Premature death risk was higher for nurses who had been overweight or obese at age 18, even if they had only been moderately overweight based on their BMI (body mass index, a ratio of weight to height).
But the bottom line may not be quite that simple. As an observational study, the results don’t show whether being overweight directly caused the deaths.
The study did not separate out the premature death risk in women who had been overweight at 18 but lost their extra weight before joining the study.
Women who were overweight or obese as teens were more likely to be overweight at the start of the study, smoke cigarettes, drink greater amounts of alcohol, and avoid vigorous physical activity during adolescence.
Adjusting for those factors didn’t change the study’s results. Adult BMI didn’t totally explain the findings either, note van Dam and colleagues.
They caution that the results need to be confirmed in other groups, since most of the nurses were white and because self-reported data isn’t always accurate. For instance, the researchers found some underreporting of weight when they checked some of the nurses’ medical records.

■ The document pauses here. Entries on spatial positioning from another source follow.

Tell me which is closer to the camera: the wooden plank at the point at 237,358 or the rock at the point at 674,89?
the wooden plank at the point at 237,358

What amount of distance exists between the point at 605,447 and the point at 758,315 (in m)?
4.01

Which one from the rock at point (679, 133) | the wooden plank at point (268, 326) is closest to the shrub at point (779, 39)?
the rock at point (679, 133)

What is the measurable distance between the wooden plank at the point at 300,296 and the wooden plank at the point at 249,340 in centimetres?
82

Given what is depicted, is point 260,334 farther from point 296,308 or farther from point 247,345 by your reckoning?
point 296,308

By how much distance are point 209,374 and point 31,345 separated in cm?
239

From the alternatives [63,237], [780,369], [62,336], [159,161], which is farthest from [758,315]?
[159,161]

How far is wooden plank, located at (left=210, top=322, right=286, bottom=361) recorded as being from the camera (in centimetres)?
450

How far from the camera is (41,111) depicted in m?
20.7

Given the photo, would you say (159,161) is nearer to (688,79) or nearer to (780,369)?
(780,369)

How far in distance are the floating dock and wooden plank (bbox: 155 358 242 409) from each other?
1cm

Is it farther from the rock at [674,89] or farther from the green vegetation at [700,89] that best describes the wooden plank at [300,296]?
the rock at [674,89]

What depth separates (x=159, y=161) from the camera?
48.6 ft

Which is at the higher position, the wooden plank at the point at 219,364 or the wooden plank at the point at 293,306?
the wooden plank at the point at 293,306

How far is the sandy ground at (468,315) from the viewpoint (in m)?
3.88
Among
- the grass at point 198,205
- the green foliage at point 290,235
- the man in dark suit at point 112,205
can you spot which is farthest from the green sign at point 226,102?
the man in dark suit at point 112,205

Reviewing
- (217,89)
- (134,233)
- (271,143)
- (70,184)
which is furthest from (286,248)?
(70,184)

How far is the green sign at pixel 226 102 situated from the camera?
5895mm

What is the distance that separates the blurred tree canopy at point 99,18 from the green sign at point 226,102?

The journal includes an editorial by the CDC’s William Dietz, MD, PhD. He didn’t work on van Dam’s study.
Dietz notes that “the reported effect of overweight on death has been controversial.” But he sees little argument about links between obesity and adult diseases such as diabetes and heart disease.
Losing extra weight may lower those risks, Dietz points out. For instance, he writes that losing 10 percent of body weight can help curb obesity-related high blood pressure, blood fat problems, and glucose (blood sugar) intolerance.
The best strategy, Dietz says, is to help kids avoid gaining extra weight in the first place. He offers these suggestions:
Parents should limit high-calorie foods and TV time for kids. Schools can restore physical education classes and offer healthy foods. Communities should boost access to recreational facilities.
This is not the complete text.